Elme Communities (ELME) Volatility Skew

Implied volatility skew shows how IV varies across strike prices for a given expiration. Steeper skews indicate higher demand for downside protection relative to upside speculation.

Elme Communities (ELME) operates in the Real Estate sector, specifically the REIT - Office industry, with a market capitalization near $180.4M, listed on NYSE, employing roughly 255 people, carrying a beta of 0.79 to the broader market. Elme Communities owns and operates uniquely positioned real estate assets in the Washington Metro area. Led by Paul T. McDermott, public since 1980-03-17.

Snapshot as of May 15, 2026.

Spot Price
$2.01
ATM IV
346.7%
IV Rank
86.4%
IV Percentile
99.2%
Term Structure Slope
-1.043

As of May 15, 2026, Elme Communities (ELME) at-the-money implied volatility is 346.7%. IV rank is 86.4% (where 0% is the 52-week low and 100% is the 52-week high). IV percentile is 99.2%. High IV rank typically favors premium-selling strategies; low IV rank favors premium-buying.

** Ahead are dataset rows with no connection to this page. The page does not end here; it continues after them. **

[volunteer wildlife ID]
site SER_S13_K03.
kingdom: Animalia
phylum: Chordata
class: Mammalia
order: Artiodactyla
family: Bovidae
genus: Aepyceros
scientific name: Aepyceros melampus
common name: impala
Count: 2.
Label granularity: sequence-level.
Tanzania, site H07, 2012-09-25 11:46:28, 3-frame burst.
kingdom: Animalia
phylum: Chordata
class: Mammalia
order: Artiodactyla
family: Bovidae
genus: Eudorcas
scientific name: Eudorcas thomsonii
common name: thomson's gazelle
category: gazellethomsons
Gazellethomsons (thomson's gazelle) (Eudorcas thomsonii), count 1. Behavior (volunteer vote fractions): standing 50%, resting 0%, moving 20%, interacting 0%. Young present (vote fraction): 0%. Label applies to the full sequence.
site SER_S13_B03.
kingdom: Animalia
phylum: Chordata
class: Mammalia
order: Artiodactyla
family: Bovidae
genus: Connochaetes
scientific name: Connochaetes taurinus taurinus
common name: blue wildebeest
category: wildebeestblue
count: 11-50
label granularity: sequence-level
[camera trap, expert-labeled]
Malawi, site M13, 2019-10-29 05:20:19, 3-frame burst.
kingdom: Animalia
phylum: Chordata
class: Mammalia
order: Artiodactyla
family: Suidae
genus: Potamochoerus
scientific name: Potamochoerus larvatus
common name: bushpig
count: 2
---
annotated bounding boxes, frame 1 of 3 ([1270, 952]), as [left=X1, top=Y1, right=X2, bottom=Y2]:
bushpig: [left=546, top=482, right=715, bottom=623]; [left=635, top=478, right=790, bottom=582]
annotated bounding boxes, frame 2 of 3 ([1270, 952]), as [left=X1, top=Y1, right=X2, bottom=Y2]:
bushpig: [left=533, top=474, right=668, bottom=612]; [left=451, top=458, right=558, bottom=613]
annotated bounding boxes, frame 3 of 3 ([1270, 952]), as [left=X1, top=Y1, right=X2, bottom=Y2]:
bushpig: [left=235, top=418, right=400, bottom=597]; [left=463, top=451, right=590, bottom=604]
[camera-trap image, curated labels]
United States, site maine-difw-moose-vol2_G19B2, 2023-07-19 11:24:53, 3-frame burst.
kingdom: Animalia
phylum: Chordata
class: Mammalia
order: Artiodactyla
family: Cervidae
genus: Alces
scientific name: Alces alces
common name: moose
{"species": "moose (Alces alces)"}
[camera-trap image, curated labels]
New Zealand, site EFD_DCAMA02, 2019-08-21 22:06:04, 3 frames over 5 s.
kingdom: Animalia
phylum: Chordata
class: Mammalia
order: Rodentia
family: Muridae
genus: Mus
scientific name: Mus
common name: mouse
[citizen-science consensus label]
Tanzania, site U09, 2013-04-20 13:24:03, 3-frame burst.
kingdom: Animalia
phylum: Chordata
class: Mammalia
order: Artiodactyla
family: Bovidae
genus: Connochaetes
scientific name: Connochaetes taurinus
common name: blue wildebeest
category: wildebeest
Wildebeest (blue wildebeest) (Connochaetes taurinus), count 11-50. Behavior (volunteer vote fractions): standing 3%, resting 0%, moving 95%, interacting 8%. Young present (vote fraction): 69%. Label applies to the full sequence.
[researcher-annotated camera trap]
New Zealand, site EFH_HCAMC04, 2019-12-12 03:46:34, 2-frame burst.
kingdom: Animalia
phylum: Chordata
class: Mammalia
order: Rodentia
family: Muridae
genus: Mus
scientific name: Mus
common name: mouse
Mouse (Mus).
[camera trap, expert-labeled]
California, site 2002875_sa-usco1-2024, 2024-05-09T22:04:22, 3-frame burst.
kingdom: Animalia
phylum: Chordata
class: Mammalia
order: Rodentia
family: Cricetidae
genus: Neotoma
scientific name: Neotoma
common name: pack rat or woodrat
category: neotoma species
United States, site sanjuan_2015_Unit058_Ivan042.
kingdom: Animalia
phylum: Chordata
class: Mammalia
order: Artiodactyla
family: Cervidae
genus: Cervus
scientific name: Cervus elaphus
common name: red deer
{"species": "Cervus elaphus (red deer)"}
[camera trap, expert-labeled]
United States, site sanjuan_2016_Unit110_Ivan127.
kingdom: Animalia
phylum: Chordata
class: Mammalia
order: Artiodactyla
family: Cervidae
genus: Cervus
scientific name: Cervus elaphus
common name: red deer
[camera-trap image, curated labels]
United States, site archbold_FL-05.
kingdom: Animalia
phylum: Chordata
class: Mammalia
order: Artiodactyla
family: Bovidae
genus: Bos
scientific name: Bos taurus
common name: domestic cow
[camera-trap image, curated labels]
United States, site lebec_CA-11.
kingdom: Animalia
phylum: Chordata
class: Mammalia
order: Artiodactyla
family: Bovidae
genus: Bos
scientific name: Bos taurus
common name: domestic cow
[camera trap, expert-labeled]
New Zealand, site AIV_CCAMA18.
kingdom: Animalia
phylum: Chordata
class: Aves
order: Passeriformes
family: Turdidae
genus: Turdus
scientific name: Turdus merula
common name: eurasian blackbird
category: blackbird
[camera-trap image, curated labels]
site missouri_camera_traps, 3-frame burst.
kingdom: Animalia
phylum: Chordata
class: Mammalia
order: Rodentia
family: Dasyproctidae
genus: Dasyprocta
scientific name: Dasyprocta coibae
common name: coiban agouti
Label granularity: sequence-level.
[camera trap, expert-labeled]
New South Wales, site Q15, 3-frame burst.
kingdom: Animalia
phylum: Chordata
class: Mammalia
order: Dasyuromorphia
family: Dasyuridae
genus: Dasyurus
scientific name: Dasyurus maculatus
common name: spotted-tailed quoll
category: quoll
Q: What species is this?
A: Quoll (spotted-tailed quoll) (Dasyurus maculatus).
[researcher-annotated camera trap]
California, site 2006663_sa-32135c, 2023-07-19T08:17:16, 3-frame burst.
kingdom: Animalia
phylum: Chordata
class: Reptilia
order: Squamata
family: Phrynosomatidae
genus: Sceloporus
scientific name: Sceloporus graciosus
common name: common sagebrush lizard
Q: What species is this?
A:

ELME Strategy Selection at Current Volatility Levels

For Elme Communities options at 346.7% ATM IV, high IV rank (86.4%) favors premium-selling structures: credit spreads, iron condors, covered calls, cash-secured puts. The risk: a continued vol expansion through high-rank levels is rare but expensive when it happens. Pair the vol-rank read with the dealer-gamma view and the upcoming-events calendar to confirm the strategy fits both the structural regime and the path-dependent risk. The variance risk premium - the persistent gap between implied and subsequently realized vol - is positive in equity markets on average; high IV rank typically reflects a stretch where the premium is wider than usual.

Learn how volatility skew is reported and how to read the data →

Frequently asked ELME volatility skew questions

What is the current ELME ATM implied volatility?
As of May 15, 2026, Elme Communities (ELME) at-the-money implied volatility is 346.7%. IV rank is 86.4% on a 0-100% scale anchored to the 1-year IV range. ATM IV is the volatility input that makes a Black-Scholes-equivalent model reproduce the listed at-the-money option prices.
Is ELME IV high or low historically?
IV is elevated relative to its 1-year history, conditions that typically favor premium-selling strategies (credit spreads, iron condors, covered calls).
What does ELME volatility skew tell options traders?
Volatility skew is the pattern by which IV varies across strikes for a given expiration. Skew matters for risk-defined strategy selection: when downside puts are rich, put-credit spreads capture more premium; when upside calls are rich, call-credit spreads or covered-call writes harvest more.